### Work instruction
Your job is to set down the listing again exactly as it stands.

### Record excerpts
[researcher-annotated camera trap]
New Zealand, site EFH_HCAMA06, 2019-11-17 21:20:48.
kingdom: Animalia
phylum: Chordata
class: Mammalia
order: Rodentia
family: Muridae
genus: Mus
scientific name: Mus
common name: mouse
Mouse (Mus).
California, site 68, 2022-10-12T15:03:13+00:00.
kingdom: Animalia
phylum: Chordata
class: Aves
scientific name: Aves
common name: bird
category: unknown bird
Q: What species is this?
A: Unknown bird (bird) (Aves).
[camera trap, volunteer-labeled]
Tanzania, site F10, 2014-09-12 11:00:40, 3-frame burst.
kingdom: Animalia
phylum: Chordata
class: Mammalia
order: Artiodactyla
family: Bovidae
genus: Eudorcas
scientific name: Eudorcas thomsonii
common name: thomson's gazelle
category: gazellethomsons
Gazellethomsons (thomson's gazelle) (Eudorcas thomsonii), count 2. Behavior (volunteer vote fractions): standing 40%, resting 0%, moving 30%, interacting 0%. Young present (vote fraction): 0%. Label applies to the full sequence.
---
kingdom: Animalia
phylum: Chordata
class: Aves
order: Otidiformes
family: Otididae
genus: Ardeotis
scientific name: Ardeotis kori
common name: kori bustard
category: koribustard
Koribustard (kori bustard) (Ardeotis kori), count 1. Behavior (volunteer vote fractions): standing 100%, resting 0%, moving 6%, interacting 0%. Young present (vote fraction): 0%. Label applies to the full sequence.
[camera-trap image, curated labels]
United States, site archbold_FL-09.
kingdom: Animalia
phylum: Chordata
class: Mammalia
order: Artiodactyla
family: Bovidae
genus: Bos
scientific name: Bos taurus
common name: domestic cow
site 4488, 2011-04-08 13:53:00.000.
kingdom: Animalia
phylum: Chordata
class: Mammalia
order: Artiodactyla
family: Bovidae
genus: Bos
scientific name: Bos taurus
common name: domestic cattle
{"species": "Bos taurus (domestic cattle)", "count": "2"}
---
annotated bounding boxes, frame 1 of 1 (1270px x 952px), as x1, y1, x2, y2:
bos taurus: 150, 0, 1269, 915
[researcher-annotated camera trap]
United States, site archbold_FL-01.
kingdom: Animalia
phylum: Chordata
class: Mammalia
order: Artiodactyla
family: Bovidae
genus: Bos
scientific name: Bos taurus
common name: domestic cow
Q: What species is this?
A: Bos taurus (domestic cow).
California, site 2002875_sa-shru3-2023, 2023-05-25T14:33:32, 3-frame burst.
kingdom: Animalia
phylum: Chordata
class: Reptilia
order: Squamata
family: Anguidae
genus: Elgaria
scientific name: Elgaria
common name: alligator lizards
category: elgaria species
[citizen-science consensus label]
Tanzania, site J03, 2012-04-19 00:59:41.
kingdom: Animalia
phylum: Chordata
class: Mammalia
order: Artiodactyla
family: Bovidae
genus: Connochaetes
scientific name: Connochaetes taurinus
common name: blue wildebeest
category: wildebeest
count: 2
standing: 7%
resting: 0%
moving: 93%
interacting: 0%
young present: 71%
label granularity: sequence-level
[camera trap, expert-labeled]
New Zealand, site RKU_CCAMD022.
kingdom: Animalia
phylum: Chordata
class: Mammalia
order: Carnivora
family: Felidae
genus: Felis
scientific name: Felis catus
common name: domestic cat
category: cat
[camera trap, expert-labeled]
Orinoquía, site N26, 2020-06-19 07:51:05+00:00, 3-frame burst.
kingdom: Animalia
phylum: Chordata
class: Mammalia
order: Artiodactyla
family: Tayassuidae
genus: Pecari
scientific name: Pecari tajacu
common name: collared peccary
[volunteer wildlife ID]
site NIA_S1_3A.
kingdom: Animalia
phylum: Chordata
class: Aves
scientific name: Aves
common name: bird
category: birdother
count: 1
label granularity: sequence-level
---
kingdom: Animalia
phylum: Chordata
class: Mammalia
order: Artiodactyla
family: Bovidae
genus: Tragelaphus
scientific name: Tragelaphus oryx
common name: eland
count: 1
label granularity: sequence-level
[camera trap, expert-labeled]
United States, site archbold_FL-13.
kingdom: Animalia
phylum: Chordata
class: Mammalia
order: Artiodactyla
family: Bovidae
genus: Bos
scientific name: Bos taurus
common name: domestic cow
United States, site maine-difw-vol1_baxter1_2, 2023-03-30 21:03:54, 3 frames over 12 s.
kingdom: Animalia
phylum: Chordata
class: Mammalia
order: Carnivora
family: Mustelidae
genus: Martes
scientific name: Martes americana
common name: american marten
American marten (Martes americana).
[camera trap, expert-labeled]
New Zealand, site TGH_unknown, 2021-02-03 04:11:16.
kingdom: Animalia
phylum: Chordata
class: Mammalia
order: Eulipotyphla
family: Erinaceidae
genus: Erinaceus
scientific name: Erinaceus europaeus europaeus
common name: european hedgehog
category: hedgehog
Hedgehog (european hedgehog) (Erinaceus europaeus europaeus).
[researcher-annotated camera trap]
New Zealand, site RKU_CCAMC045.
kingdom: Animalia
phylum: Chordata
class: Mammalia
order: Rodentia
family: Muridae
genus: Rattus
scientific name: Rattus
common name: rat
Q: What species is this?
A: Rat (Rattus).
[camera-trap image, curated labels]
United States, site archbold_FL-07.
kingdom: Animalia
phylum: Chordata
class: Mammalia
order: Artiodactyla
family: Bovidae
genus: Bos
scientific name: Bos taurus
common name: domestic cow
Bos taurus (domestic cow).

### Solution to this problem
[researcher-annotated camera trap]
New Zealand, site EFH_HCAMA06, 2019-11-17 21:20:48.
kingdom: Animalia
phylum: Chordata
class: Mammalia
order: Rodentia
family: Muridae
genus: Mus
scientific name: Mus
common name: mouse
Mouse (Mus).
California, site 68, 2022-10-12T15:03:13+00:00.
kingdom: Animalia
phylum: Chordata
class: Aves
scientific name: Aves
common name: bird
category: unknown bird
Q: What species is this?
A: Unknown bird (bird) (Aves).
[camera trap, volunteer-labeled]
Tanzania, site F10, 2014-09-12 11:00:40, 3-frame burst.
kingdom: Animalia
phylum: Chordata
class: Mammalia
order: Artiodactyla
family: Bovidae
genus: Eudorcas
scientific name: Eudorcas thomsonii
common name: thomson's gazelle
category: gazellethomsons
Gazellethomsons (thomson's gazelle) (Eudorcas thomsonii), count 2. Behavior (volunteer vote fractions): standing 40%, resting 0%, moving 30%, interacting 0%. Young present (vote fraction): 0%. Label applies to the full sequence.
---
kingdom: Animalia
phylum: Chordata
class: Aves
order: Otidiformes
family: Otididae
genus: Ardeotis
scientific name: Ardeotis kori
common name: kori bustard
category: koribustard
Koribustard (kori bustard) (Ardeotis kori), count 1. Behavior (volunteer vote fractions): standing 100%, resting 0%, moving 6%, interacting 0%. Young present (vote fraction): 0%. Label applies to the full sequence.
[camera-trap image, curated labels]
United States, site archbold_FL-09.
kingdom: Animalia
phylum: Chordata
class: Mammalia
order: Artiodactyla
family: Bovidae
genus: Bos
scientific name: Bos taurus
common name: domestic cow
site 4488, 2011-04-08 13:53:00.000.
kingdom: Animalia
phylum: Chordata
class: Mammalia
order: Artiodactyla
family: Bovidae
genus: Bos
scientific name: Bos taurus
common name: domestic cattle
{"species": "Bos taurus (domestic cattle)", "count": "2"}
---
annotated bounding boxes, frame 1 of 1 (1270px x 952px), as x1, y1, x2, y2:
bos taurus: 150, 0, 1269, 915
[researcher-annotated camera trap]
United States, site archbold_FL-01.
kingdom: Animalia
phylum: Chordata
class: Mammalia
order: Artiodactyla
family: Bovidae
genus: Bos
scientific name: Bos taurus
common name: domestic cow
Q: What species is this?
A: Bos taurus (domestic cow).
California, site 2002875_sa-shru3-2023, 2023-05-25T14:33:32, 3-frame burst.
kingdom: Animalia
phylum: Chordata
class: Reptilia
order: Squamata
family: Anguidae
genus: Elgaria
scientific name: Elgaria
common name: alligator lizards
category: elgaria species
[citizen-science consensus label]
Tanzania, site J03, 2012-04-19 00:59:41.
kingdom: Animalia
phylum: Chordata
class: Mammalia
order: Artiodactyla
family: Bovidae
genus: Connochaetes
scientific name: Connochaetes taurinus
common name: blue wildebeest
category: wildebeest
count: 2
standing: 7%
resting: 0%
moving: 93%
interacting: 0%
young present: 71%
label granularity: sequence-level
[camera trap, expert-labeled]
New Zealand, site RKU_CCAMD022.
kingdom: Animalia
phylum: Chordata
class: Mammalia
order: Carnivora
family: Felidae
genus: Felis
scientific name: Felis catus
common name: domestic cat
category: cat
[camera trap, expert-labeled]
Orinoquía, site N26, 2020-06-19 07:51:05+00:00, 3-frame burst.
kingdom: Animalia
phylum: Chordata
class: Mammalia
order: Artiodactyla
family: Tayassuidae
genus: Pecari
scientific name: Pecari tajacu
common name: collared peccary
[volunteer wildlife ID]
site NIA_S1_3A.
kingdom: Animalia
phylum: Chordata
class: Aves
scientific name: Aves
common name: bird
category: birdother
count: 1
label granularity: sequence-level
---
kingdom: Animalia
phylum: Chordata
class: Mammalia
order: Artiodactyla
family: Bovidae
genus: Tragelaphus
scientific name: Tragelaphus oryx
common name: eland
count: 1
label granularity: sequence-level
[camera trap, expert-labeled]
United States, site archbold_FL-13.
kingdom: Animalia
phylum: Chordata
class: Mammalia
order: Artiodactyla
family: Bovidae
genus: Bos
scientific name: Bos taurus
common name: domestic cow
United States, site maine-difw-vol1_baxter1_2, 2023-03-30 21:03:54, 3 frames over 12 s.
kingdom: Animalia
phylum: Chordata
class: Mammalia
order: Carnivora
family: Mustelidae
genus: Martes
scientific name: Martes americana
common name: american marten
American marten (Martes americana).
[camera trap, expert-labeled]
New Zealand, site TGH_unknown, 2021-02-03 04:11:16.
kingdom: Animalia
phylum: Chordata
class: Mammalia
order: Eulipotyphla
family: Erinaceidae
genus: Erinaceus
scientific name: Erinaceus europaeus europaeus
common name: european hedgehog
category: hedgehog
Hedgehog (european hedgehog) (Erinaceus europaeus europaeus).
[researcher-annotated camera trap]
New Zealand, site RKU_CCAMC045.
kingdom: Animalia
phylum: Chordata
class: Mammalia
order: Rodentia
family: Muridae
genus: Rattus
scientific name: Rattus
common name: rat
Q: What species is this?
A: Rat (Rattus).
[camera-trap image, curated labels]
United States, site archbold_FL-07.
kingdom: Animalia
phylum: Chordata
class: Mammalia
order: Artiodactyla
family: Bovidae
genus: Bos
scientific name: Bos taurus
common name: domestic cow
Bos taurus (domestic cow).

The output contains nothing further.